Great article, many people don’t listen these days. Listening can make you smarter, make life easier and help you to recall important events when you need them. Looking foward to part II.

18 Iain Goodart May 7, 2012 at 7:05 am

Great article. I am excited to hear the rest in the series. I was having a conversation with a friend the other day. He talks and talks and labours his point and when it comes to my turn to say something he talks right over what I am saying. When I asked him he said he does it to ‘help me understand his perspective’ instead of listening. I see this happening in schools too.

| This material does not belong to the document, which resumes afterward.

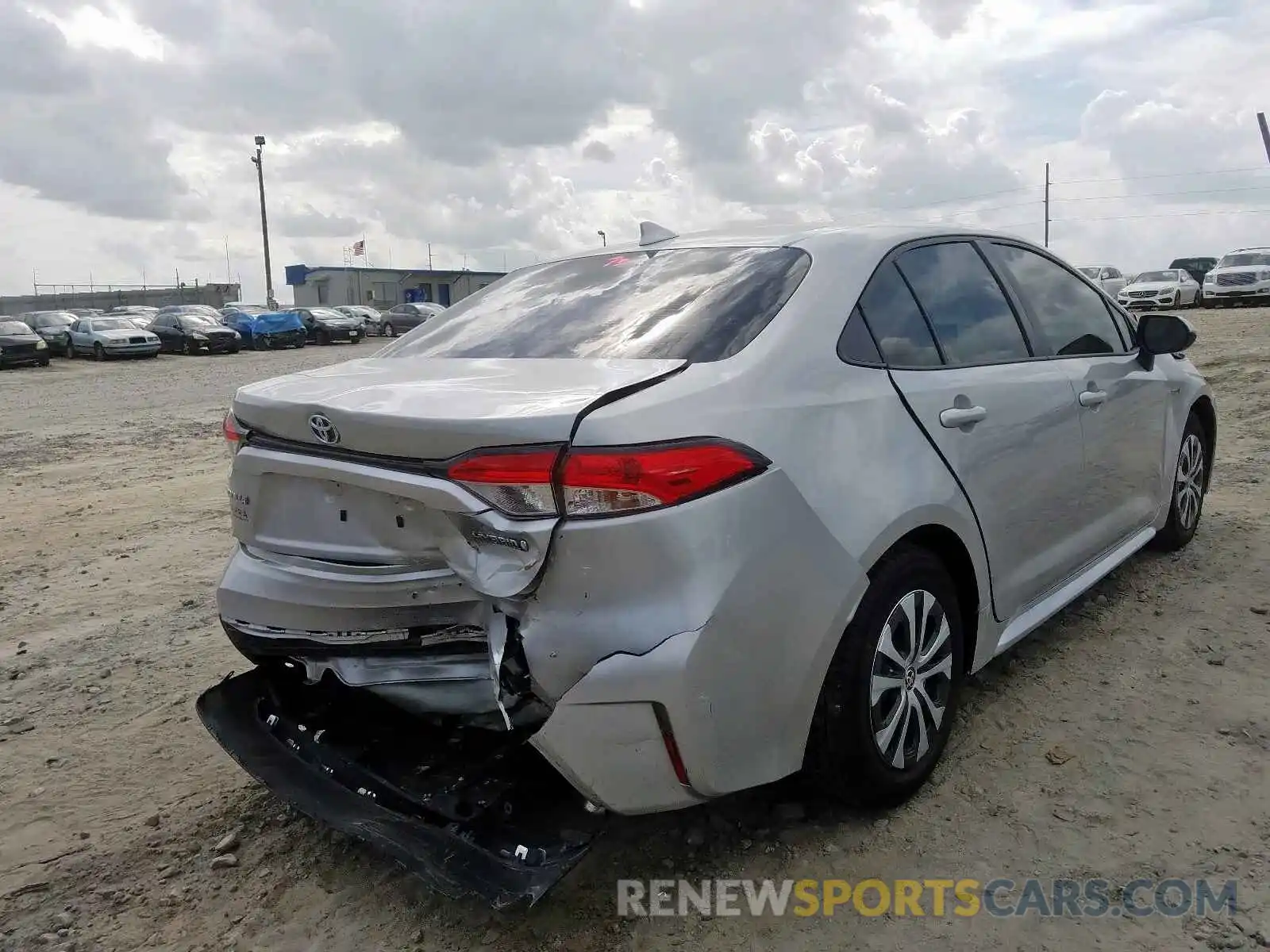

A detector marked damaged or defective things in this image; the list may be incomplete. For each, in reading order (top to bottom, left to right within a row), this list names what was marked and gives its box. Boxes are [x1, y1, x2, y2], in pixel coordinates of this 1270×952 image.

damaged rear bumper [193, 665, 604, 908]
torn plastic bumper cover [195, 665, 606, 908]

19 Tony May 7, 2012 at 12:18 pm

Theresa: Bravo for wanting to teach your children to listen well while they are still young! Because I teach high school sophomores and seniors I am accustomed to translating concepts into activities for students much older than your children. However, “practice makes perfect” is a solid concept no matter what the age of the learner. So here’s what I would suggest (although I confess there are probably others who would be much more qualified to suggest activities for children your age). While they might be a bit young for some of the more cognititve-heavy aspects of good listening habits, they are definiately at an age where they can practice focusing on a message and summarizing it. To make it fun, choose something they enjoy – cartoons, movies, books – and have them listen to the whole story without interupting to talk or play with something. When it’s over, have them explain it back to you. Ask them questions to help them hone it on the important details rather than relating back the story in its entirety. That allows them to practice the habit of not interupting and checking for understanding by summarizing. As they get older, you can get more involved with the body language and the response portions of listening. Hope that helps!

20 Sean Connolly May 11, 2012 at 2:18 pm

Where can I learn more about the “Rogerian Method”? I had heard of the techniques described above, but not called by that name.

21 Derrick May 13, 2012 at 4:28 pm

Don, the best way to hone your listening skills is to constantly apply them. Apply what you’ve learned, check your performance and then adjust accordingly so you are constantly getting better.

22 John May 20, 2012 at 3:41 am

Great article! I like the benefits you listed and how you broke them down. I’ve found in my life at some point they all came up. Now I try to be an active listener because when I talk I expect the same in return. Going to read Part II.

23 Mike October 9, 2012 at 8:41 pm

A very comprehensive guide to listening, a skill that most of us know we need to improve on. But it can smooth out edges of a relationship for sure

24 Lisa January 15, 2013 at 11:42 am

Great article! My husband is one of teh best listeners I have ever met, which means that people naturally gravitate toward him. One caveat though : “…listening does not mean that you need to rush in and “fix” whatever she might be telling you.”
Well… it might. I am a fixer, and if I am complaining about something it means I haven’t been able to find a solution on my own. I would suggest asking your partner nicely which it is that day!